Does Howlin’ Wolf get his own section in the museum, or does he share it with other people?
Endicott: “You can’t miss Howlin’ Wolf in our museum. He plays a very prominent part in our festival section.”
Brown: “Yeah, he’s sort of featured a couple of times as far as performing goes and then we have a few items, pictures of him. But hopefully as we grow, we’ll have some Howlin’ Wolf memorabilia and artifacts in there.”
What is different about setting up a museum in 2016, as opposed to setting one up in the ’90s or the ’80s?
Endicott: “It’s more interactive. It’s a little bit smaller footprint, probably people are interested in this area know the Rock and Roll Hall of Fame, or the Country Music Hall of Fame, and those are quite large places with just tons and tons of artifact and so forth. We have a little bit smaller space, but we leverage that with a lot of interactives where you can actually come in and write your own blues song and add a guitar track and a piano track to it. You’re really hands-on learning as you’re reading text and looking at great pictures, but it’s sort of the interactive thing that we hope that the kids will latch onto.”
Brown: “Being in the museum, I saw it yesterday, a lady probably in her teens, early teens, she was telling her dad how she had just recorded her own music album, her own album, and they were just sitting there listening to it, and it’s just mind-blowing.”
What do you want children to take away from this museum?
Brown: “It’s an educational experience more than it’s a field trip, because we are going to teach them not only about the blues, but the history that goes along with it. We have live performances going on that will start probably at the end of May, and all of them will be for an educational purpose.

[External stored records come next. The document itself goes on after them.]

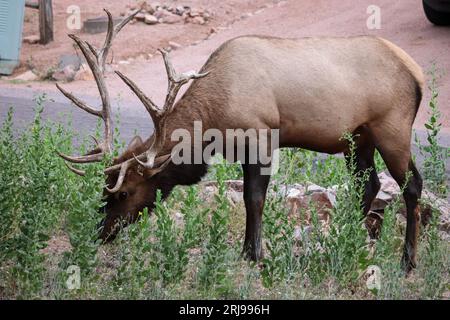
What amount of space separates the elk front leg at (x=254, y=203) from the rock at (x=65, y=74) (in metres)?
11.1

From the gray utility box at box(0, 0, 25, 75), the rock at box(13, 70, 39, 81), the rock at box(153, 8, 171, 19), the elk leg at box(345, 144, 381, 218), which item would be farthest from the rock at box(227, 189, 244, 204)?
the rock at box(153, 8, 171, 19)

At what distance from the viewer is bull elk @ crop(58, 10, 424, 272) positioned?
243 inches

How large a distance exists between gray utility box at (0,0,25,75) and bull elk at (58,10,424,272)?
437 inches

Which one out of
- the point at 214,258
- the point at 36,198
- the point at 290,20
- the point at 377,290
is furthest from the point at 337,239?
the point at 290,20

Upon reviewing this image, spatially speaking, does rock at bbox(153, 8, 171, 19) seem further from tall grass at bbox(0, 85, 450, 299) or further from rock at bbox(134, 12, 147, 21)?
tall grass at bbox(0, 85, 450, 299)

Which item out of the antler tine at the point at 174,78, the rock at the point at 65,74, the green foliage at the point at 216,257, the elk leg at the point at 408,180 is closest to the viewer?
the green foliage at the point at 216,257

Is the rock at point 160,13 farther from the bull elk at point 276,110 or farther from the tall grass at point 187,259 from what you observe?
the tall grass at point 187,259

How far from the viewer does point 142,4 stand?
21.3m

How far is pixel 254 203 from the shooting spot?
6.22 metres

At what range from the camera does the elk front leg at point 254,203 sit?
6.20 m

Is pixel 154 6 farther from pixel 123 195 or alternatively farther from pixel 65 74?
pixel 123 195

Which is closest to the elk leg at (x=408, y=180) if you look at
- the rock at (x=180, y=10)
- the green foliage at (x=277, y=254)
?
the green foliage at (x=277, y=254)

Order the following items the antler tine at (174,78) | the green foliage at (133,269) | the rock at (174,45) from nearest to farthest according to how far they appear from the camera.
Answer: the green foliage at (133,269), the antler tine at (174,78), the rock at (174,45)
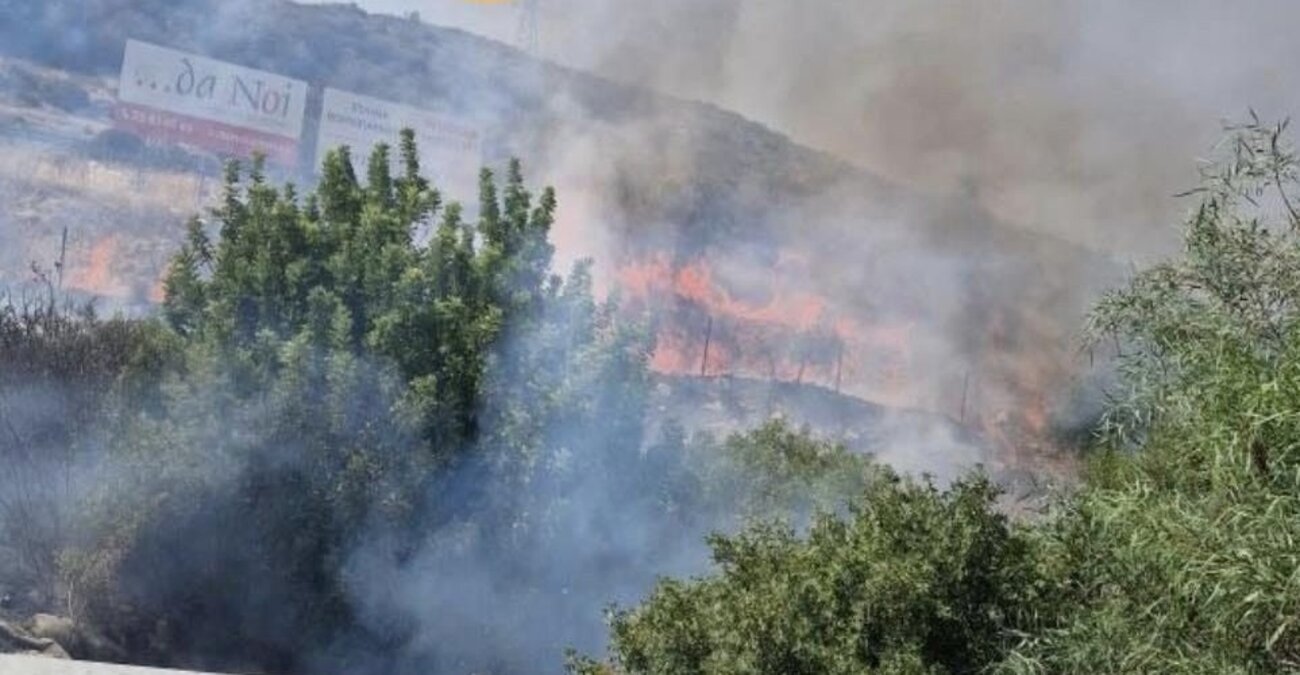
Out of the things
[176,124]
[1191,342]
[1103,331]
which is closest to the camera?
[1191,342]

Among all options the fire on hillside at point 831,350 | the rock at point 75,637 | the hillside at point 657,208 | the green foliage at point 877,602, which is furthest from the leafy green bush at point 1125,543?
the fire on hillside at point 831,350

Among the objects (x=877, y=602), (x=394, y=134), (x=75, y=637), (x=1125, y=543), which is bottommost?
(x=75, y=637)

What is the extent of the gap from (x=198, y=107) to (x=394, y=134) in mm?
3700

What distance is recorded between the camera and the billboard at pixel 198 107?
83.3ft

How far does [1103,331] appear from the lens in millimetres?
6074

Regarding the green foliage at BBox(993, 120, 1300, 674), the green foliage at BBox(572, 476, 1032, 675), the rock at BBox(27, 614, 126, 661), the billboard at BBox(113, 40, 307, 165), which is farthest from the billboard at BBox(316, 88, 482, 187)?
the green foliage at BBox(993, 120, 1300, 674)

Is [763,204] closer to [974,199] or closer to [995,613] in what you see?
[974,199]

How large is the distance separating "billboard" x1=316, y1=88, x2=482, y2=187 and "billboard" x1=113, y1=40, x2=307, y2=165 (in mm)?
805

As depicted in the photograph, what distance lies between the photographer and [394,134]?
26750 millimetres

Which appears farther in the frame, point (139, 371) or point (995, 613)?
point (139, 371)

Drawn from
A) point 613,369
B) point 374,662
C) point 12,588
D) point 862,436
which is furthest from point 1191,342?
point 862,436

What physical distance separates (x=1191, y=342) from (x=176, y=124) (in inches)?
919

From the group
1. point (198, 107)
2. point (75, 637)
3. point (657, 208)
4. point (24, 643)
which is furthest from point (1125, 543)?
point (657, 208)

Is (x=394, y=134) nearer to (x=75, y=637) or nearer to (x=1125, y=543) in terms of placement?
(x=75, y=637)
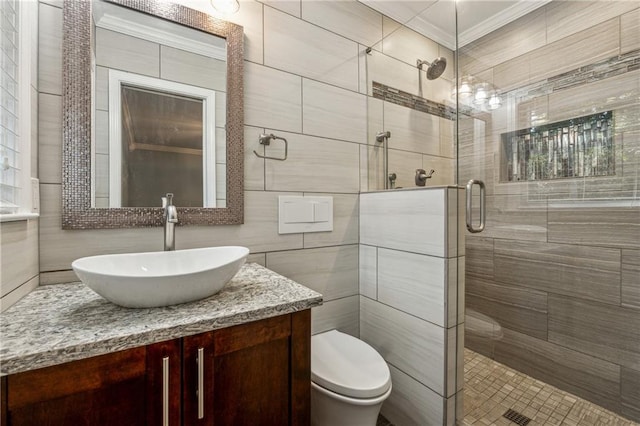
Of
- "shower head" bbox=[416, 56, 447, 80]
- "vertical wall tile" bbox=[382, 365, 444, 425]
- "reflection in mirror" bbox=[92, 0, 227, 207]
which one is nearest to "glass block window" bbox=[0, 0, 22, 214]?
"reflection in mirror" bbox=[92, 0, 227, 207]

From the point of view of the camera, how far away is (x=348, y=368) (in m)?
1.26

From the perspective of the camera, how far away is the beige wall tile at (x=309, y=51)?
1513 mm

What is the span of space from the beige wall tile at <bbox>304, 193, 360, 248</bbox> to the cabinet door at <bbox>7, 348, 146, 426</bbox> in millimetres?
1036

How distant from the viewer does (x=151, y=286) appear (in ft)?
2.44

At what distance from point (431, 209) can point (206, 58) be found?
1.27 m

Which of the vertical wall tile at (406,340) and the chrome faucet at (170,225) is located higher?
the chrome faucet at (170,225)

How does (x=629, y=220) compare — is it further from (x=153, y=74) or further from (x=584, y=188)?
(x=153, y=74)

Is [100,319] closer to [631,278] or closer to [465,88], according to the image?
[465,88]

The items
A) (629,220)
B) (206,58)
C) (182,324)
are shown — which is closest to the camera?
(182,324)

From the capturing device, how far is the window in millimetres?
824

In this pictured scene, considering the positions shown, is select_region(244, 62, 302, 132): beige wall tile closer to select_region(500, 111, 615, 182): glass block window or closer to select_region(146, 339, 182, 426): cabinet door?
select_region(146, 339, 182, 426): cabinet door

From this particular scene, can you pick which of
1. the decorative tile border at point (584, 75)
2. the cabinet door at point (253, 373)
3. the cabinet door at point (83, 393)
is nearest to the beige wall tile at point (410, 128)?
the decorative tile border at point (584, 75)

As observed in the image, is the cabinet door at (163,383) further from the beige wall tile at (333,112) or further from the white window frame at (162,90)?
the beige wall tile at (333,112)

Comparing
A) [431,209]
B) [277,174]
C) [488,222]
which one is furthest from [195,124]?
[488,222]
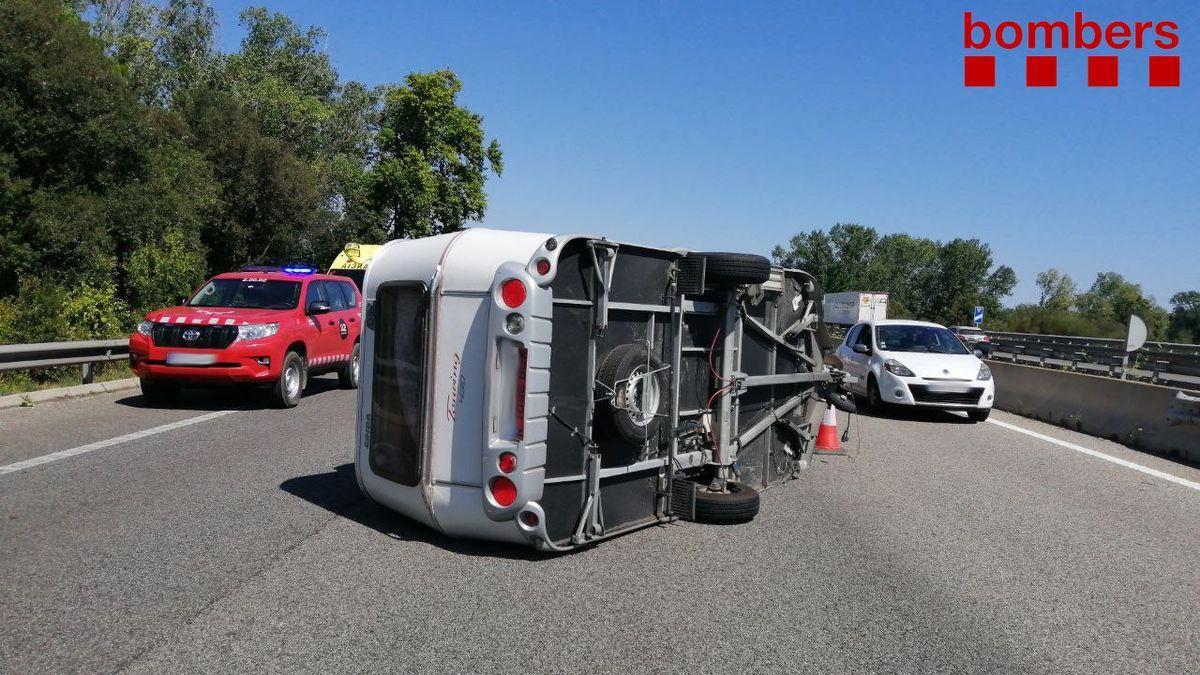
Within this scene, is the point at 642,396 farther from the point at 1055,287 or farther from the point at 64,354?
the point at 1055,287

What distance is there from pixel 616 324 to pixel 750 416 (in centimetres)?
201

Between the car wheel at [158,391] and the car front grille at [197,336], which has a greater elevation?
the car front grille at [197,336]

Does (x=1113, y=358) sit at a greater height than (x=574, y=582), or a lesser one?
greater

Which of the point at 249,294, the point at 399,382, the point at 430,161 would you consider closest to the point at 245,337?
the point at 249,294

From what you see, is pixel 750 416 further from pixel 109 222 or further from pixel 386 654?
pixel 109 222

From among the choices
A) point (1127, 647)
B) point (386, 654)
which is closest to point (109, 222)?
point (386, 654)

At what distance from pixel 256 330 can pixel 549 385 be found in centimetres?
760

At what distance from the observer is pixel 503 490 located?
5023 mm

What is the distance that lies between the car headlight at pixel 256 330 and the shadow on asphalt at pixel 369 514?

So when the kids come in, not only will they get to do the interactives, see the artifacts, but then plan on seeing a blues musician or a blues performance while they’re there.”
Endicott: “I think people will come in and they’ll say, ‘I don’t really know much about the blues, I don’t really know if I like the blues.’ Then as they see all of the influences seeped into American culture, all American music, they’re going to say, ‘In didn’t even know I loved the blues, but I loved the blues.’”
Songs In This Segment
- Big Mama Thornton, “Hound Dog”
- Willie Dixon, “I Can’t Quit You Baby”
- Big Albert King, “Born Under a Bad Sign”
- B. B. King, “Why I Sing the Blues”
- Howlin’ Wolf, “Smokestack Lighting”
- Muddy Waters, “Mannish Boy”
Guests
- Dion Brown, founding executive director of the National Blues Museum.
- Rob Endicott, chair of the board of directors of the National Blues Museum. He tweets @robertendicott.